Boeing s'apprête à envoyer en orbite la semaine prochaine la première capsule spatiale Starliner avec un équipage d'humains, lui donnant une chance longtemps retardée de remporter une victoire cruellement nécessaire alors qu'il lutte pour rivaliser avec SpaceX d'Elon Musk.

La mission d'essai CST-100 Starliner, une étape importante retardée depuis des années après plus d'un milliard de dollars de dépassements de coûts, transportera deux astronautes de la NASA vers la Station spatiale internationale (ISS) dans une dernière démonstration avant que le vaisseau spatial puisse être approuvé pour effectuer des voyages spatiaux de routine dans le cadre du programme d'équipage commercial de l'agence spatiale.
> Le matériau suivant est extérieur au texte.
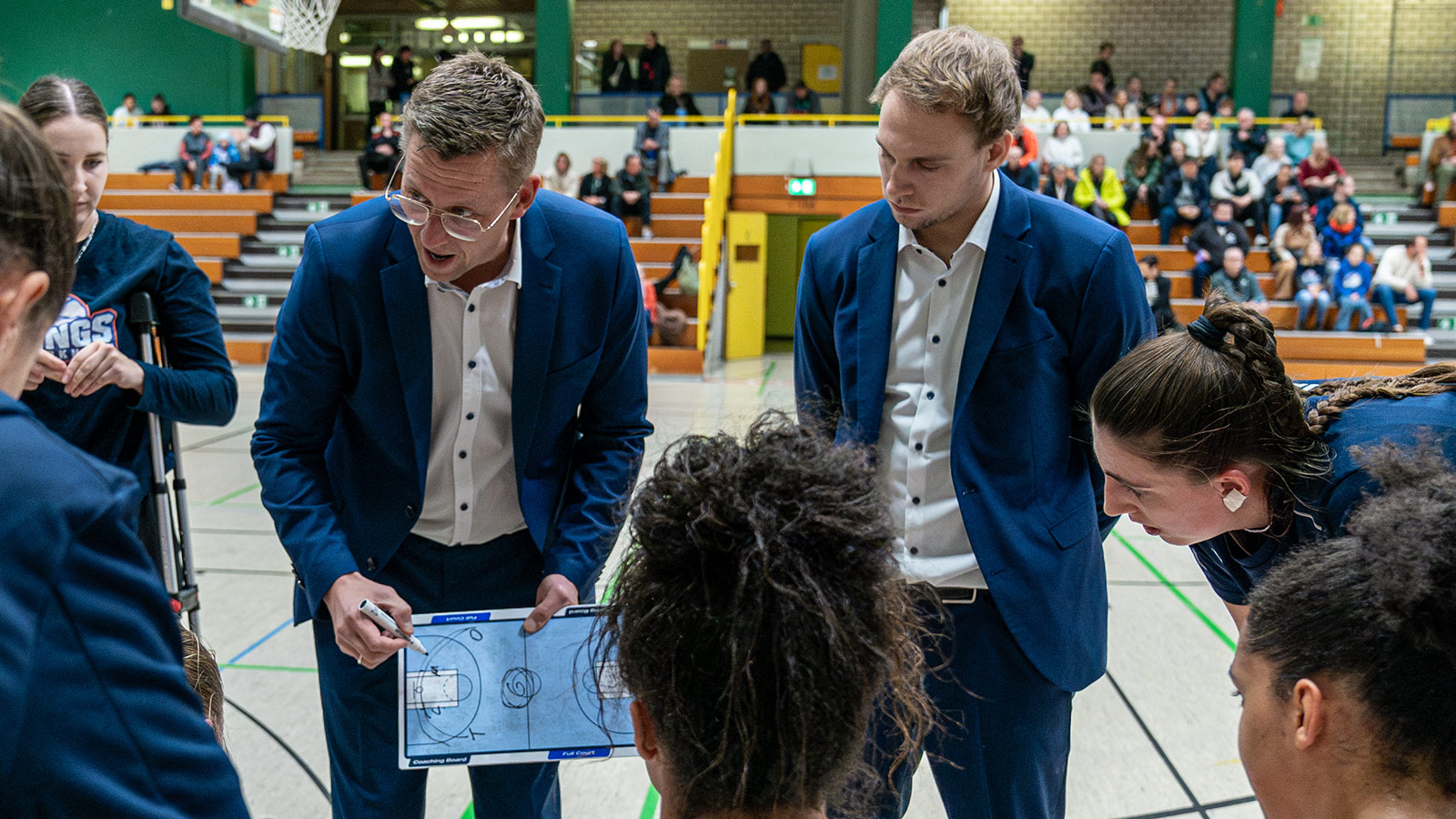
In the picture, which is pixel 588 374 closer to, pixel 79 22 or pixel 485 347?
pixel 485 347

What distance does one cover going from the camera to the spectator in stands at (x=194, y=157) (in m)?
15.6

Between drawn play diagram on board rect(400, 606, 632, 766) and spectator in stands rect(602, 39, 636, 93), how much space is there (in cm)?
1741

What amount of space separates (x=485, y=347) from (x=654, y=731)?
95cm

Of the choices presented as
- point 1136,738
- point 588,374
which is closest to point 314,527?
point 588,374

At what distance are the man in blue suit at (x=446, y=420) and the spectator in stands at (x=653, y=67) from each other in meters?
16.8

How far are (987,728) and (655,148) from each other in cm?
1401

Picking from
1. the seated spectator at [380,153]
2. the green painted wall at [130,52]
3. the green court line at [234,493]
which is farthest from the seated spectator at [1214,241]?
the green painted wall at [130,52]

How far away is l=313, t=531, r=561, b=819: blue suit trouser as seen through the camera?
1.94m

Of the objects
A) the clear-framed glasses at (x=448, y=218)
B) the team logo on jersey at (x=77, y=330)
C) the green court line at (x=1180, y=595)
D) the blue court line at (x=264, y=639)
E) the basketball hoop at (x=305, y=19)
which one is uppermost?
the basketball hoop at (x=305, y=19)

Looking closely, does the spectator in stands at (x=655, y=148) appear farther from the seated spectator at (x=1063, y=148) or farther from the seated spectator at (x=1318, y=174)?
the seated spectator at (x=1318, y=174)

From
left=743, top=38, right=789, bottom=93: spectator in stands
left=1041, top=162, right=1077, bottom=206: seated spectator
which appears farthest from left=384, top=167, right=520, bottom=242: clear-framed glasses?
left=743, top=38, right=789, bottom=93: spectator in stands

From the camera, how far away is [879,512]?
46.0 inches

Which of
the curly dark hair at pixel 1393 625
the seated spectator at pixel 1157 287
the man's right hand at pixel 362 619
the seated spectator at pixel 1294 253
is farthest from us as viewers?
the seated spectator at pixel 1294 253

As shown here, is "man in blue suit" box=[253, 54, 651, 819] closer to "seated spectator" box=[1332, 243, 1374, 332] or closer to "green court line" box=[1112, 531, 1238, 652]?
"green court line" box=[1112, 531, 1238, 652]
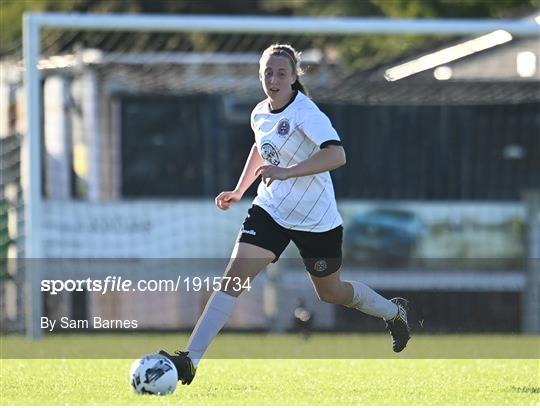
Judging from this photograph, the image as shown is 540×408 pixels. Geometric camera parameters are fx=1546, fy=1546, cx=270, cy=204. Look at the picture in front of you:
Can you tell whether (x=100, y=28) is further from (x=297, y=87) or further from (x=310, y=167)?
(x=310, y=167)

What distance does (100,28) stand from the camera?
1636 cm

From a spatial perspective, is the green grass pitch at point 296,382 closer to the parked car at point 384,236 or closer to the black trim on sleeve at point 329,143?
the black trim on sleeve at point 329,143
Ces dernières années, la NASA a soutenu une nouvelle génération de vaisseaux spatiaux privés capables de transporter ses astronautes et d'autres clients vers l'ISS et, dans le cadre de son programme plus ambitieux Artemis, vers la Lune et, à terme, vers Mars. Le Starliner est le dernier né du modèle commercial de l'agence.
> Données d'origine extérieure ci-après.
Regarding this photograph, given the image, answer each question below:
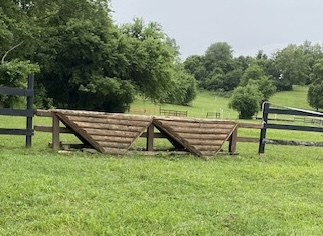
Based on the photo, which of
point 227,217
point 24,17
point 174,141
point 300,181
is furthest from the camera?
point 24,17

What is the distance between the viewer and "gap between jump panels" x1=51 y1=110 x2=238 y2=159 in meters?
7.88

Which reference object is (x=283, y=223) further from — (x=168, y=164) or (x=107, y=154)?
(x=107, y=154)

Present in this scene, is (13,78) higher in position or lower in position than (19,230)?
higher

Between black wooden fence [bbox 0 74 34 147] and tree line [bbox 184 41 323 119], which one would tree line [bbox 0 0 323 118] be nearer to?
black wooden fence [bbox 0 74 34 147]

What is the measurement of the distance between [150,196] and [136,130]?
10.3ft

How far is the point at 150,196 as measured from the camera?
5137 millimetres

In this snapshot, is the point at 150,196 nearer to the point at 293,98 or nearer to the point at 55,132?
the point at 55,132

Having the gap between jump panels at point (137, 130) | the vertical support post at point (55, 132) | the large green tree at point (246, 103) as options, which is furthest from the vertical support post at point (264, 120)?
the large green tree at point (246, 103)

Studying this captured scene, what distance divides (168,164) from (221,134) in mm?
1909

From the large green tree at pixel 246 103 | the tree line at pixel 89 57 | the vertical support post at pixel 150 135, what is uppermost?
the tree line at pixel 89 57

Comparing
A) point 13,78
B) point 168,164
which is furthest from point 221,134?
point 13,78

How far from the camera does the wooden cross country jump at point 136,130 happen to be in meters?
7.88

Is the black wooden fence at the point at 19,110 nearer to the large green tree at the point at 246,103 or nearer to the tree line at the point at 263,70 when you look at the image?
the large green tree at the point at 246,103

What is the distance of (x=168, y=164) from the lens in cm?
740
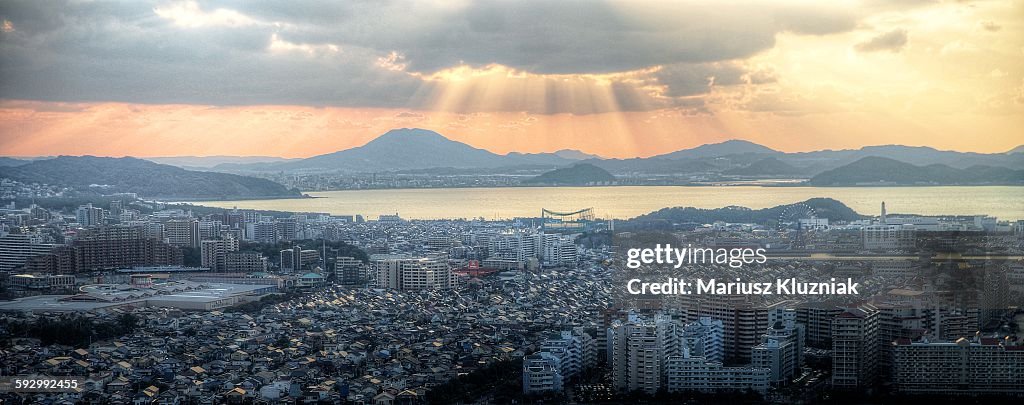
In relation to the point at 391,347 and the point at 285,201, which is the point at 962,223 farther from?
the point at 285,201

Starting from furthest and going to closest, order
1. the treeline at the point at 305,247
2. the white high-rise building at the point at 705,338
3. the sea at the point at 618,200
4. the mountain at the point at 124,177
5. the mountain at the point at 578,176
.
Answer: the mountain at the point at 578,176 < the mountain at the point at 124,177 < the sea at the point at 618,200 < the treeline at the point at 305,247 < the white high-rise building at the point at 705,338

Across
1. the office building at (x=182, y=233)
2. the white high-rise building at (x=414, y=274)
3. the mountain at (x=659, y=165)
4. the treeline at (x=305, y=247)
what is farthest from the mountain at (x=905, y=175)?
the office building at (x=182, y=233)

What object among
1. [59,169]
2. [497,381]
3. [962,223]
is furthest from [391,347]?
[59,169]

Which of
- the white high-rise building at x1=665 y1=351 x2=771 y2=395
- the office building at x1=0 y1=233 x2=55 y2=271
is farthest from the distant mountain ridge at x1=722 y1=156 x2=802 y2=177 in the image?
the white high-rise building at x1=665 y1=351 x2=771 y2=395

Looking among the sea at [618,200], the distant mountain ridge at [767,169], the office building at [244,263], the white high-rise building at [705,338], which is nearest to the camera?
the white high-rise building at [705,338]

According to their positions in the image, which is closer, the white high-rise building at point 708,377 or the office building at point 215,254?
the white high-rise building at point 708,377

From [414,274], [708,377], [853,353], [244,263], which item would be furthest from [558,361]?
[244,263]

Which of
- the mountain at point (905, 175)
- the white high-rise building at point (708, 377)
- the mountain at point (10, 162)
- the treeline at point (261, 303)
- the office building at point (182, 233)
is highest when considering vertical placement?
the mountain at point (10, 162)

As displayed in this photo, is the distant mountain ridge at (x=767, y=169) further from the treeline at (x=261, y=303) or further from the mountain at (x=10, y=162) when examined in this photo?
the mountain at (x=10, y=162)
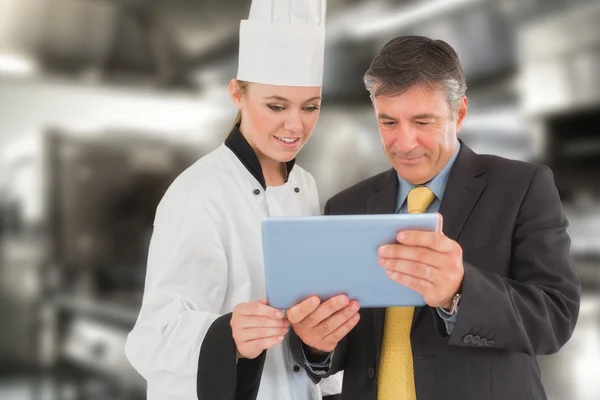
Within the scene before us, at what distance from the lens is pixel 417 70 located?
1265 mm

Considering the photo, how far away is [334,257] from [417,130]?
35cm

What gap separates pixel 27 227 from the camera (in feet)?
10.1

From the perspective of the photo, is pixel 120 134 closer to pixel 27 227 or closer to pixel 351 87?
pixel 27 227

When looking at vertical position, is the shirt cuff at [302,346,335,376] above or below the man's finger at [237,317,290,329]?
below

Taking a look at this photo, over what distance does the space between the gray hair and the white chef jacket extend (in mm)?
321

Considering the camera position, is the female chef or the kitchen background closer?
the female chef

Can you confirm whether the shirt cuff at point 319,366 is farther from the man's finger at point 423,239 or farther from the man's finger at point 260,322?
the man's finger at point 423,239

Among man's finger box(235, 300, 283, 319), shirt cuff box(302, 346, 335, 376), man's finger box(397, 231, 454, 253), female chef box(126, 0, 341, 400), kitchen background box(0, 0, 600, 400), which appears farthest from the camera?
kitchen background box(0, 0, 600, 400)

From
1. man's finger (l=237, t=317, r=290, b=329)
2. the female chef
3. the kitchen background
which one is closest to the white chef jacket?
the female chef

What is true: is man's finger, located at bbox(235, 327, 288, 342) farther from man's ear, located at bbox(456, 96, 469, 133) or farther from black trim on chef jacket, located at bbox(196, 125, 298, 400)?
man's ear, located at bbox(456, 96, 469, 133)

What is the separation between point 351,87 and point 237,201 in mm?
1925

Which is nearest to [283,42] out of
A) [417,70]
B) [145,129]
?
[417,70]

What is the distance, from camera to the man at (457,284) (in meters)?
1.14

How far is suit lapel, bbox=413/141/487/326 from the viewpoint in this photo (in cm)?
126
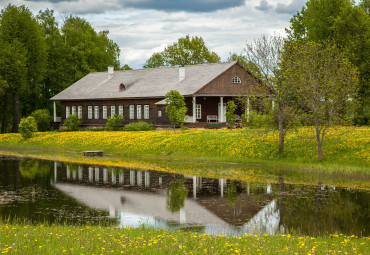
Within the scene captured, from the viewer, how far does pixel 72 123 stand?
186ft

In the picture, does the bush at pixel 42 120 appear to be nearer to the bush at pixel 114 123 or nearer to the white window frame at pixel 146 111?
the bush at pixel 114 123

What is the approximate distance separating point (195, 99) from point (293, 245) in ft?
126

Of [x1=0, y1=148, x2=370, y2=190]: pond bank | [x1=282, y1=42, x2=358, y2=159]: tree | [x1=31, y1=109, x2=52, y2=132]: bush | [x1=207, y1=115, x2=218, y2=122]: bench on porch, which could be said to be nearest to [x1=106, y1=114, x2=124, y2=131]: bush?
[x1=207, y1=115, x2=218, y2=122]: bench on porch

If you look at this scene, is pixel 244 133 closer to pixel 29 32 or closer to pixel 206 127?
pixel 206 127

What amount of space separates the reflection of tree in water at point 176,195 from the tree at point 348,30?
2659 centimetres

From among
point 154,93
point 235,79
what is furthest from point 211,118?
point 154,93

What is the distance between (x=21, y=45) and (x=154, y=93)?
17637 mm

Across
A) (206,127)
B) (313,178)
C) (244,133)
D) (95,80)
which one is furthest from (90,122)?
(313,178)

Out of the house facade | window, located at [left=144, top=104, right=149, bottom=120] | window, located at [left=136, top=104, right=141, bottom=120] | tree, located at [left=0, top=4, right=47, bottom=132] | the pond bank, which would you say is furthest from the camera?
tree, located at [left=0, top=4, right=47, bottom=132]

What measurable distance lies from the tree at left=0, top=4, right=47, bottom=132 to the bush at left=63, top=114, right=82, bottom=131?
22.3 feet

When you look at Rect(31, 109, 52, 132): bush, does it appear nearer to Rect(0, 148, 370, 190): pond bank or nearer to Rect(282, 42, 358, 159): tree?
Rect(0, 148, 370, 190): pond bank

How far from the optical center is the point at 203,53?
84438 mm

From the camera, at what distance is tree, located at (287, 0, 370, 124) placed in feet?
151

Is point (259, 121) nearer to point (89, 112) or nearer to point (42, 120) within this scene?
point (89, 112)
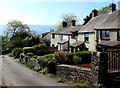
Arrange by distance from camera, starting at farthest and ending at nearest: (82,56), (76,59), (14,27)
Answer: (14,27), (82,56), (76,59)

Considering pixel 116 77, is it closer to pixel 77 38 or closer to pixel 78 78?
pixel 78 78

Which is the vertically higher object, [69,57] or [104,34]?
[104,34]

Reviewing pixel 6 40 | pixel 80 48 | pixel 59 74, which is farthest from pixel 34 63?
pixel 6 40

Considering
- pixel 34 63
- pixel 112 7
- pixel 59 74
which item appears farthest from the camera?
pixel 112 7

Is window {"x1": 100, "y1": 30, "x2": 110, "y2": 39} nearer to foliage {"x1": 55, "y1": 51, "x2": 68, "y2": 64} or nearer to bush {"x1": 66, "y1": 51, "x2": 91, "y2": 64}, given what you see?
bush {"x1": 66, "y1": 51, "x2": 91, "y2": 64}

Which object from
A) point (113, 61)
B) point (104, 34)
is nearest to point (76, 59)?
point (113, 61)

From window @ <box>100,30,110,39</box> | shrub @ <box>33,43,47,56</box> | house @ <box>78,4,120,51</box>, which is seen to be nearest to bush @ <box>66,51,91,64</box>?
house @ <box>78,4,120,51</box>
"Le premier vol en équipage d'un nouveau vaisseau spatial est une étape absolument cruciale", a déclaré Jim Free, administrateur associé de la NASA, lors d'une conférence de presse précédant le lancement. "La vie de nos membres d'équipage, Suni Williams et Butch Wilmore, est en jeu.
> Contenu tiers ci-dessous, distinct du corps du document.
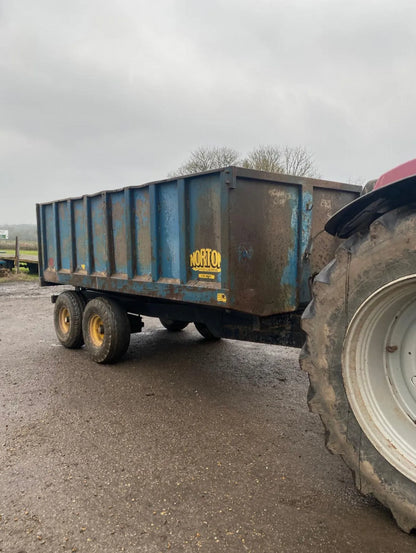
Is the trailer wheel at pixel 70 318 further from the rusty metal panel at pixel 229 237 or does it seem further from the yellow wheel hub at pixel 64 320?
the rusty metal panel at pixel 229 237

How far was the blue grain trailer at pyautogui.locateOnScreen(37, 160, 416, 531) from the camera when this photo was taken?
6.88ft

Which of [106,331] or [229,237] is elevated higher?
[229,237]

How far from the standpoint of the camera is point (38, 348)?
248 inches

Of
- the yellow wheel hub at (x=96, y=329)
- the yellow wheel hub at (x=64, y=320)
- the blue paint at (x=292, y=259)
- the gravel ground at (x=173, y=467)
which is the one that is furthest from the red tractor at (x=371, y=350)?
the yellow wheel hub at (x=64, y=320)

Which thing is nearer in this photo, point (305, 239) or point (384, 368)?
point (384, 368)

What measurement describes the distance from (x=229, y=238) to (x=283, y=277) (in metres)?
0.64

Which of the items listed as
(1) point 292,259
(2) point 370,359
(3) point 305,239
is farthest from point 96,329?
(2) point 370,359

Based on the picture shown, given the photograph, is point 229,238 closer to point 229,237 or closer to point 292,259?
point 229,237

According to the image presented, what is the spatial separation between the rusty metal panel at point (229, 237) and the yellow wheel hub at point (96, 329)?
3.22 feet

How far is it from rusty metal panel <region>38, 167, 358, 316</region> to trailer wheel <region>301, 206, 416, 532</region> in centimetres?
114

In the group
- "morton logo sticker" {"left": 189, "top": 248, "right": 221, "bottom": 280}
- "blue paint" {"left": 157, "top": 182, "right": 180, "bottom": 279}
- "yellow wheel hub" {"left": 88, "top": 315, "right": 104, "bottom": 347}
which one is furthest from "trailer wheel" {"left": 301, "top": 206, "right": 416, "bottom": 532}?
"yellow wheel hub" {"left": 88, "top": 315, "right": 104, "bottom": 347}

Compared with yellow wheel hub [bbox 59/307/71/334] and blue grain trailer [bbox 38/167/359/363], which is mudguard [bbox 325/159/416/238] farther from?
yellow wheel hub [bbox 59/307/71/334]

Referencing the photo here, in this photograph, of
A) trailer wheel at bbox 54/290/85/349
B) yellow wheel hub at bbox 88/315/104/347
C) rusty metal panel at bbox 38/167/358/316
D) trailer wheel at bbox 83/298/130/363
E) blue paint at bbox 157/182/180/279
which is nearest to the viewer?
rusty metal panel at bbox 38/167/358/316

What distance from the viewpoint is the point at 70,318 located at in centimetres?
607
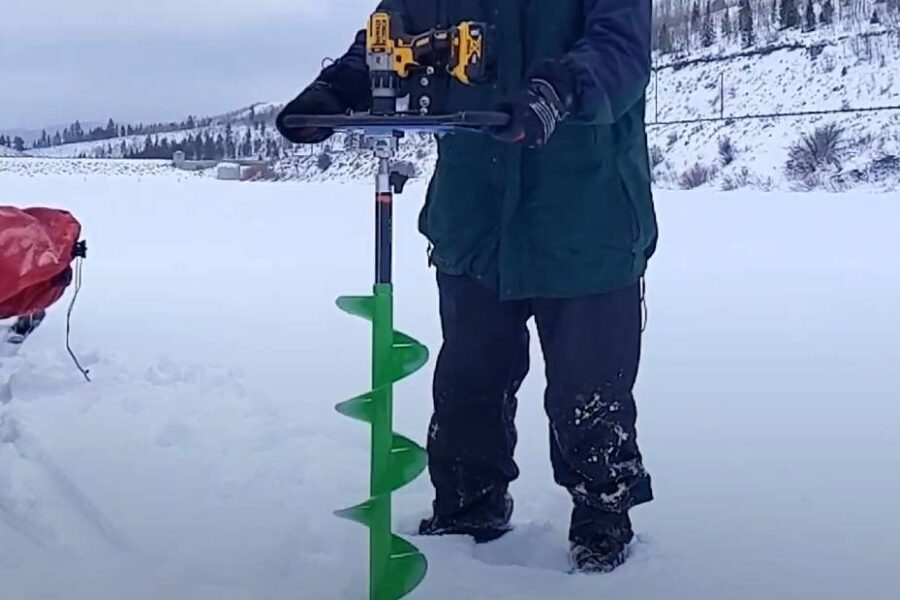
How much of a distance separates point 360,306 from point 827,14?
12.3m

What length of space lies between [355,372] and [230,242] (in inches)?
127

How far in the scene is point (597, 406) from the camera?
1755 millimetres

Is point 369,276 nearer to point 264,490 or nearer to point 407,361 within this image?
point 264,490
Suni Williams, 58 ans, est une ancienne pilote d'essai de la marine qui a piloté plus de 30 avions différents. Depuis son premier vol en 2007, elle a passé 322 jours dans l'espace au cours de deux missions. Wilmore, 61 ans, capitaine de la marine à la retraite, a passé 178 jours dans l'espace depuis sa première des deux missions spatiales en 2009.

Le Starliner, une capsule en forme de goutte d'eau pouvant accueillir jusqu'à sept astronautes, en est venu à symboliser les difficultés de Boeing à rivaliser avec ses nouveaux concurrents dans l'espace, comme SpaceX, dont le vaisseau Crew Dragon a effectué sa première mission humaine en 2020.

Une tentative en 2019 d'envoyer un Starliner sans équipage à l'ISS pendant une semaine a échoué, revenant sur Terre plusieurs jours plus tôt, en raison de dizaines de problèmes de logiciels et d'ingénierie.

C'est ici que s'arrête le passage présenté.